First, find a few credible sources. Having “Doctor” next to a name doesn’t mean everything, but that PhD does make someone more reliable if they are actively researching or working within an academic institution. I follow Dr. Yoni Freedhoff’s blog, Weighty Matters, because he questions policy related to obesity. Dr. Arya Sharma is an often-quoted expert whose balanced and cautious approach is based on a reasonable and realistic understanding of the science behind obesity. Both are Canadian, which can make a difference when it comes to policy or regulation. Dr. John Berardi of Precision Nutrition is also Canadian, and a trusted source for nutritional information. Not every popular or well-known name is bogus, but I trust the celebrity doctors and nutritionists and trainers - the "personalities" - far less than the people who spend their time in a lab or working with patients on a regular basis.
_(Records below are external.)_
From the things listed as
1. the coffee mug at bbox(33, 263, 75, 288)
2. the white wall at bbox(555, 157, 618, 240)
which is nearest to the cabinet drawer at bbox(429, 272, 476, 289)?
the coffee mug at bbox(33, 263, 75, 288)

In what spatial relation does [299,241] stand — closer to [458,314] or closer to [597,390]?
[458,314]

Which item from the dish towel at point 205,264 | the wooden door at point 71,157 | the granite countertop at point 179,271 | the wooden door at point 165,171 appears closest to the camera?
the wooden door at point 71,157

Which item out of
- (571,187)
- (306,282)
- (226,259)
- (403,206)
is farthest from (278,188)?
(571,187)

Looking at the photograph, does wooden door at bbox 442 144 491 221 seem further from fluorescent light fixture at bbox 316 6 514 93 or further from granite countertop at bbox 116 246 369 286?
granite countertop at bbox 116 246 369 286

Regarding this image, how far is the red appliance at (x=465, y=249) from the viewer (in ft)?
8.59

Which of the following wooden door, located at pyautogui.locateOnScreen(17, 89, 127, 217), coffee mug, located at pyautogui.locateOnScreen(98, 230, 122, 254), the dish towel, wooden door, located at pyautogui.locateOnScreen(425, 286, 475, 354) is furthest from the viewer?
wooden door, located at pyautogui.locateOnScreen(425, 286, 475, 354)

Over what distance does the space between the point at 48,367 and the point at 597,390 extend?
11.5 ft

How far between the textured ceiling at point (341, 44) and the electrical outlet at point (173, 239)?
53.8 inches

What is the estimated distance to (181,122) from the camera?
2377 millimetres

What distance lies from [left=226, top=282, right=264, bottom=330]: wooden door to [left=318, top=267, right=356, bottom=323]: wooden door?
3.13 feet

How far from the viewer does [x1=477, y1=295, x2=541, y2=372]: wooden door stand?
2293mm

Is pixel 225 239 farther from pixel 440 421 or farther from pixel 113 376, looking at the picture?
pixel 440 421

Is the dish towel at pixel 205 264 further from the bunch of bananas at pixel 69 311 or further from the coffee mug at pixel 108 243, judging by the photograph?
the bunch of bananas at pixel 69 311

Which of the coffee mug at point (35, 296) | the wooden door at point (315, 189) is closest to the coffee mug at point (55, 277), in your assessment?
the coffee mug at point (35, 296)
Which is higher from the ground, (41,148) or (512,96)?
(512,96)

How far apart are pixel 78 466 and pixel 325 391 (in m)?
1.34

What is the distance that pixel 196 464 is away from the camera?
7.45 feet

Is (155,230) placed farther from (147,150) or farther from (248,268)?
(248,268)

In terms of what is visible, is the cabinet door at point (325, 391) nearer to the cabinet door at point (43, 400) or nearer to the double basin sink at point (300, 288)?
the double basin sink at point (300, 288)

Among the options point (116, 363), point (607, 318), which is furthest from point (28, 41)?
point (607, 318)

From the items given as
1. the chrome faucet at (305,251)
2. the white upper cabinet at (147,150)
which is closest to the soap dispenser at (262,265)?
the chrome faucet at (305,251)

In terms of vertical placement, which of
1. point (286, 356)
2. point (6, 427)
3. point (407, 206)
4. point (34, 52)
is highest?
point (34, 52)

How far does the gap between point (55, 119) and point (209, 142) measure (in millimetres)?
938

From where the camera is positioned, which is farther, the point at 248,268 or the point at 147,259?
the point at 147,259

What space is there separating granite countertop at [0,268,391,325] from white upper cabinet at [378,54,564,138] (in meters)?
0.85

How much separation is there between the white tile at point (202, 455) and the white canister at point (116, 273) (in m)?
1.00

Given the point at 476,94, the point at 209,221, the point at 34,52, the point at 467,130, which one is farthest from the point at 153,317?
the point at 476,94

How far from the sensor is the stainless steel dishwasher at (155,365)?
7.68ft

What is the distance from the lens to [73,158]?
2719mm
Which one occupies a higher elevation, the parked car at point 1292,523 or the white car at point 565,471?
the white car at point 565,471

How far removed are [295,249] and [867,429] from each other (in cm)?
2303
Start by searching for criticisms and reviews. If you just Google the diet, or the pill, or the food, you’ll have to wade through all the ads, the testimonials, the rah-rah-this-is-the-best-thing-ever kinds of results. Those sites PAY to be at the top of a Google search. So, search smart: include the word “review” or “criticism” or “negative results” in your search. All it takes for me is to find two sources explaining why something is bogus for me to believe it. Don’t fall for the positive hype! Your mantra should be "if it sounds too good to be true, it probably is."
How many sources can you find to back up the claim? This can be tricky, because a lot of news outlets pick up a story in the rush to be the first with breaking news, and so mis-information gets repeated until we believe it. Having said that, I still look to find three or more sources that seem to independently find and say the same thing, about a diet’s results, or a food’s properties, or a supplement’s efficacy. And I look to see if they are all quoting from the same original source (regurgitating the same interview or article in different packaging).
When researching online, what kind of website are you on? The dot-coms are usually commercial and selling something. If it’s a dot-gov, then it’s put out by a governmental agency. One would hope that it makes it more credible, though that’s not always the case. These days, anyone can create a website or blog ("hi!") and say whatever they want to say. Whose site is it? Is it someone who makes their living in the fitness industry? What is their role and reputation? Is there transparency? I would find someone who wants to share information freely to be a better source than someone who requires you to purchase a subscription or service in order to access their latest and greatest secret, but if they are a professional (trainer, body builder, chef) and staking their reputation on the information they put out, it’s probably more accurate than a news magazine.
And, please, for the love of all that is accurate and factual, get yourself to a library! Don't rely solely on the Internet. While there is equally bad information in books, newspapers, and magazines, these are sources which have usually had to go through some kind of editing process. A little bit of fact-checking, so the information was somewhat accurate at the time of publication. (Always a good idea to check the publication date, because medical and nutritional information can get old and outdated FAST; go with fairly recent dates). You don't even have to go in to the library to research. Most libraries will have databases you can access with a valid library card. And a database is sort of like the Internet (it's online and you search it), except that what you're searching is a collection of magazines, articles, and encyclopedias. You know the source, you get more journals (peer reviewed! academically sound! well-edited!), and you can narrow your search to get better results.
There is so much information out there, and it's overwhelming to wade through it all. I find it overwhelming to process the accurate information, and figure out what to do with it, let alone have to take into account the myths, misinformation, and outright lies.
I may not be able to answer all the questions that come my way, or give concrete advice about what you should do. But I can always help to find a resource that will.